## WHAT IS REQUIRED
From the records below, extract only the lines running from the line with "common name: mouse species" to the line with "common name: wild boar", both lines included, reproducing them exactly.

BEGIN DATA

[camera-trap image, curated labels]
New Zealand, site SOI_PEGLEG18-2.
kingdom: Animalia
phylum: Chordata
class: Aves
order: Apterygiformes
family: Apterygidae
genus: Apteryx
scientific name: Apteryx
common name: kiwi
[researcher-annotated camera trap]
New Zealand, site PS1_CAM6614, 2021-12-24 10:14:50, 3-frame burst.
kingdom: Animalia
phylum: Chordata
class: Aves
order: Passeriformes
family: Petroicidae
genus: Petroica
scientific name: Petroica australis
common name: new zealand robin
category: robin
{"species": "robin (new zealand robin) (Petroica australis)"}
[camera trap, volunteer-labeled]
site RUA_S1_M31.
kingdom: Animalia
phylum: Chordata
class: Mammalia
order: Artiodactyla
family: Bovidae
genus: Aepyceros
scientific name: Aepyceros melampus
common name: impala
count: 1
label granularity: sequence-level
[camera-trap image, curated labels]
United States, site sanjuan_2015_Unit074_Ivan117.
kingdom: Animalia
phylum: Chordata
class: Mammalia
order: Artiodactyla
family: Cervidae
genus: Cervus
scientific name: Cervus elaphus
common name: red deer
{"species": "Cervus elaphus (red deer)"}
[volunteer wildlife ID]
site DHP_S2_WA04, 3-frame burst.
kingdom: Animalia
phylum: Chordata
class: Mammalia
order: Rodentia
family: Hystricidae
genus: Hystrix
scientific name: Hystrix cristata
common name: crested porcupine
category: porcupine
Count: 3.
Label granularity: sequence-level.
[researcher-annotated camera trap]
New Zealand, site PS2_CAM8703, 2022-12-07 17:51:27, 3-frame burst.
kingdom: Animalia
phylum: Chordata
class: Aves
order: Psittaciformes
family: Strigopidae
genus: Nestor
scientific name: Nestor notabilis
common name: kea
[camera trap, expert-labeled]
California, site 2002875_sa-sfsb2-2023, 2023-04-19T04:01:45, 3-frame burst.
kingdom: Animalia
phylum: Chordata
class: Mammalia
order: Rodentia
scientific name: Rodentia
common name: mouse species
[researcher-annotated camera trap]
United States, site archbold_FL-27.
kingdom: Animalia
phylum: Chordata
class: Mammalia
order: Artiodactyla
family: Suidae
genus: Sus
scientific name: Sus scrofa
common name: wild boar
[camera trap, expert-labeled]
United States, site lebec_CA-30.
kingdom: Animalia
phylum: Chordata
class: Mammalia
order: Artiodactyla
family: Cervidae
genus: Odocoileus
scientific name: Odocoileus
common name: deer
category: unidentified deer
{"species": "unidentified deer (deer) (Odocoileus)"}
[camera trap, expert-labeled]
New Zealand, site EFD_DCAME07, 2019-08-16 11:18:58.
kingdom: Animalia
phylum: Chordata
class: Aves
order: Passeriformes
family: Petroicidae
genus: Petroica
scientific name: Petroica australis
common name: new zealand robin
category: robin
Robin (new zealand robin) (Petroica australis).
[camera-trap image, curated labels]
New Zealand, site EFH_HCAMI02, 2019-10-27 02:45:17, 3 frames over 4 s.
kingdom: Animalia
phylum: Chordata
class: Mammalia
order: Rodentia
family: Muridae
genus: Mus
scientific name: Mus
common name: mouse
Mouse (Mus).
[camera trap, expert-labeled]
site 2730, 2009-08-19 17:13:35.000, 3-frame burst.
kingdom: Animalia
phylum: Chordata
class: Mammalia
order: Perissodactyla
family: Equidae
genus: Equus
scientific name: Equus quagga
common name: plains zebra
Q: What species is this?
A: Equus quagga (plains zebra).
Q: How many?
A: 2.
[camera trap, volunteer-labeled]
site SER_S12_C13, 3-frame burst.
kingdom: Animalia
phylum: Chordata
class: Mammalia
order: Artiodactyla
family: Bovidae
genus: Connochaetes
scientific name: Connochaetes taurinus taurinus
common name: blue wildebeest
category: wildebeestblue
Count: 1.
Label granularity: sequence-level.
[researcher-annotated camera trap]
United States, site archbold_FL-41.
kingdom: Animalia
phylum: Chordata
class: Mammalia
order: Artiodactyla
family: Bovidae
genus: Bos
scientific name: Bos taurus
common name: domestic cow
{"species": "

END DATA

## WORKED SOLUTION
common name: mouse species
[researcher-annotated camera trap]
United States, site archbold_FL-27.
kingdom: Animalia
phylum: Chordata
class: Mammalia
order: Artiodactyla
family: Suidae
genus: Sus
scientific name: Sus scrofa
common name: wild boar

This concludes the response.